# Site/Blog Translation Help



## JoshEllsworth (Dec 14, 2005)

I'm looking to offer a Spanish version of the articles that I post in my blog. At first I think I would start with a select few and then progress from there. 

Here are the issues I am facing, any insight is appreciated.

The ideal situation would be to offer an easy solution where a user could click a tab that would take them to a Spanish version of the entire site. Is this possible? I can't find a way through wordpress.

The second option would be to create duplicate articles for each post, a spanish and english version, where readers can click on their preference.

Another option would be to create an entire different site for this.

Any way that I choose leads me to my next dilemma....I need the content translated,unfortunately, I don't speak Spanish. So, are there any sites or services that anyone would recommend to translate articles on a semi-daily basis?
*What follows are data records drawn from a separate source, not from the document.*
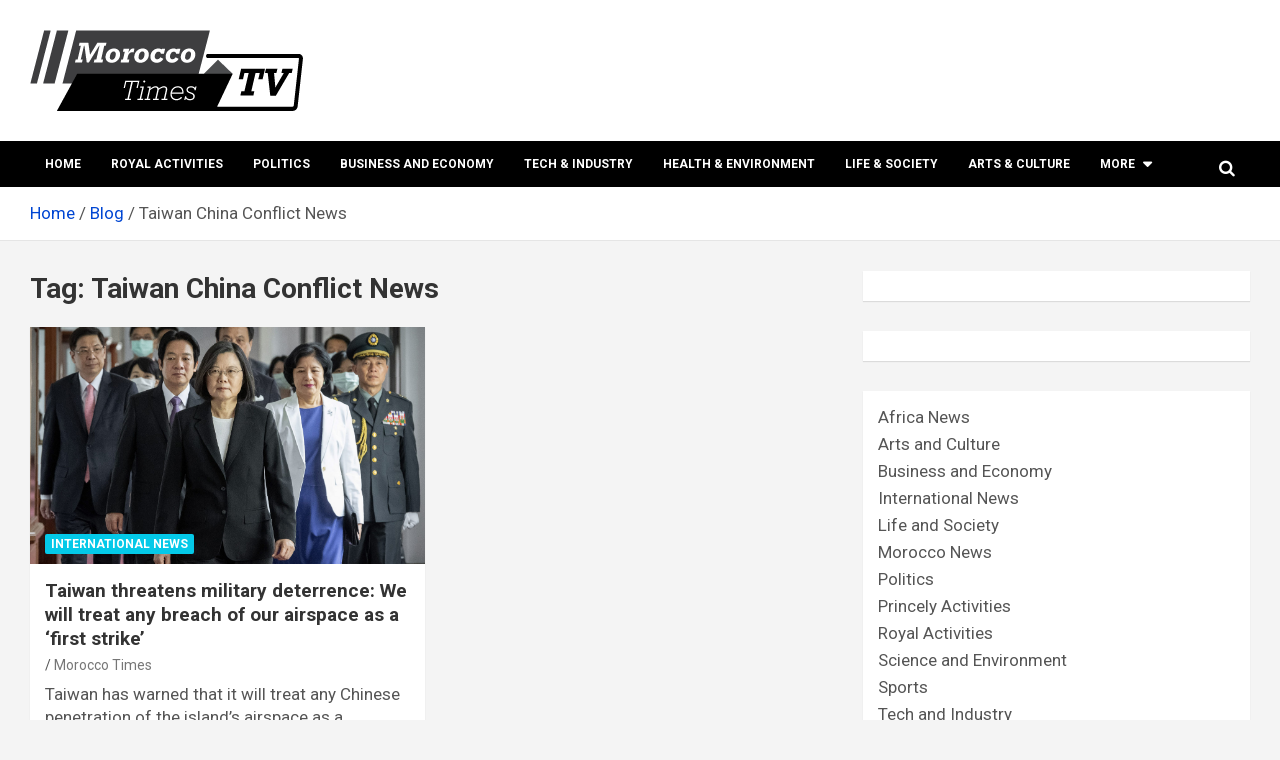

--- FILE ---
content_type: text/html; charset=utf-8
request_url: https://accounts.google.com/o/oauth2/postmessageRelay?parent=https%3A%2F%2Fmoroccotimes.tv&jsh=m%3B%2F_%2Fscs%2Fabc-static%2F_%2Fjs%2Fk%3Dgapi.lb.en.OE6tiwO4KJo.O%2Fd%3D1%2Frs%3DAHpOoo_Itz6IAL6GO-n8kgAepm47TBsg1Q%2Fm%3D__features__
body_size: 159
content:
<!DOCTYPE html><html><head><title></title><meta http-equiv="content-type" content="text/html; charset=utf-8"><meta http-equiv="X-UA-Compatible" content="IE=edge"><meta name="viewport" content="width=device-width, initial-scale=1, minimum-scale=1, maximum-scale=1, user-scalable=0"><script src='https://ssl.gstatic.com/accounts/o/2580342461-postmessagerelay.js' nonce="jOgwm0AAE-fs0YyCDg4j0g"></script></head><body><script type="text/javascript" src="https://apis.google.com/js/rpc:shindig_random.js?onload=init" nonce="jOgwm0AAE-fs0YyCDg4j0g"></script></body></html>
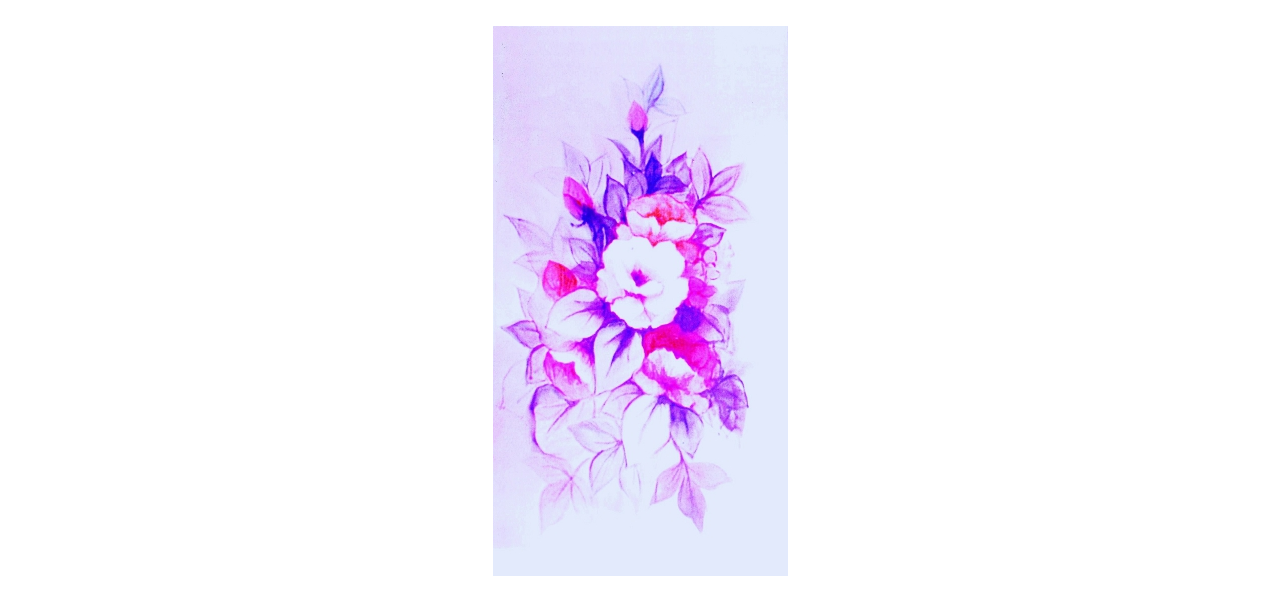

--- FILE ---
content_type: text/html
request_url: https://ozaki1.jp/8-sennsaiga/8-sen047.html
body_size: 355
content:
<!DOCTYPE HTML PUBLIC "-//W3C//DTD HTML 4.01 Transitional//EN">
<HTML>
<HEAD>
<meta name="GENERATOR" content="JustSystems Homepage Builder Version 15.0.1.0 for Windows">
<meta http-equiv="Content-Type" content="text/html; charset=Shift_JIS">
<meta http-equiv="Content-Style-Type" content="text/css">
<TITLE></TITLE>
</HEAD>
<BODY>
<P align="center"><br>
<img src="8-sen047.JPG" width="295" height="550" border="0"></P>
</BODY>
</HTML>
I found this site: http://ets.freetranslation.com/ I could buy a membership there or use their free translation tool, but here is there claim: 
"This free translation is ideal for instant, draft-quality results. It is a "gisted" translation, providing a basic understanding of the original text."

Do any of you Spanish speaking folks think this would be acceptable?


----------



## T-BOT (Jul 24, 2006)

had the same problem a while back.
you may need to pay someone that is fluent read/write in both languages.


----------



## pauseisabove (Dec 19, 2006)

Depends on the investment you are wanting to make? Ideally the best thing would be to hire a contract bilingual translator. If not I would go here

Translation Experts - Spanish translation French translation German translation translate translator dictionary

Good luck


----------



## prometheus (Oct 19, 2006)

JoshEllsworth said:


> "This free translation is ideal for instant, draft-quality results. It is a "gisted" translation, providing a basic understanding of the original text."
> 
> Do any of you Spanish speaking folks think this would be acceptable?


I worked in South Florida for a company where we did ads in English and Spanish. It is not acceptable. There is even a lot of differences between the different Spanish communities (Cuban, Puerto Rican, Mexicn, etc.) that can sometimes cause issues. I believe professional translators try to keep it neutral. Also, my wife is Brazilian and I have used Babelfish (http://world.altavista.com/tr) to translate some things that end up very amusing, but sometimes unintelligible.  Some of it has to do with words in english that have many meanings. So I wouldn't go with a computerised thing, but a human one if possible. Strike up a friendship with someone and see if they will do it for you.


----------



## T-BOT (Jul 24, 2006)

prometheus said:


> I worked in South Florida for a company where we did ads in English and Spanish. It is not acceptable. There is even a lot of differences between the different Spanish communities (Cuban, Puerto Rican, Mexicn, etc.) that can sometimes cause issues. I believe professional translators try to keep it neutral. Also, my wife is Brazilian and I have used Babelfish (AltaVista - Babel Fish Translation) to translate some things that end up very amusing, but sometimes unintelligible.  Some of it has to do with words in english that have many meanings. So I wouldn't go with a computerised thing, but a human one if possible. Strike up a friendship with someone and see if they will do it for you.


yeah, Robert is right.
From my experience with some sites where they find you a translator, you go thru the whole sign up schmeale and end up no where. Well, it may work out but in my case i did not have the time to wait.

How i found the translators were by accident. I was dealing with a bilingual lawyer and his assistant also bilingual volunteered to do the work. Bonus! killed 2 birds with one stone in my situation.


----------



## Jasonda (Aug 16, 2006)

Hi Josh,

This article might help:

Going Bilingual in WordPress, from Poplar ProductivityWare Articles


----------



## JoshEllsworth (Dec 14, 2005)

Thanks for all of the input. It looks like I'll be looking for some customer volunteers as translators It's nice to know that it is an option in wordpress.


----------



## Solmu (Aug 15, 2005)

JoshEllsworth said:


> Do any of you Spanish speaking folks think this would be acceptable?


I'm not a Spanish speaker, but I doubt it. Just grab some Spanish text and put it through a Spanish -> English translator to see what you'd be putting people through. Then consider that English has more double meanings than most languages, so the results will likely be even worse.

The free translations are good for muddling through some sites, and my partner has used them successfully to trade with people on eBay without a shared language, but those examples are a lot simpler really.

It's a good thing to do, but unfortunately it's probably not going to be easy/cheap (possibly a "pick one" scenario).


----------



## Jasonda (Aug 16, 2006)

Josh, I'm just curious - Why Spanish?


----------



## JoshEllsworth (Dec 14, 2005)

Jasonda said:


> Josh, I'm just curious - Why Spanish?


Well thats just a starting point. I'd of course like to offer it in seven languages, but Spanish seems to be the dominant request. I go to about 10-15 shows a year and about 6 of them are in highly populated Spanish speaking areas (ie. Southern California, Texas and Florida). So during and after the shows, I would like to have somewhere to point folks that I can't conversate with effectively.


----------



## Jasonda (Aug 16, 2006)

Ah.. I see.  I was thinking from the perspective of the blog (worldwide audience) but from that point of view it makes a lot more sense.


----------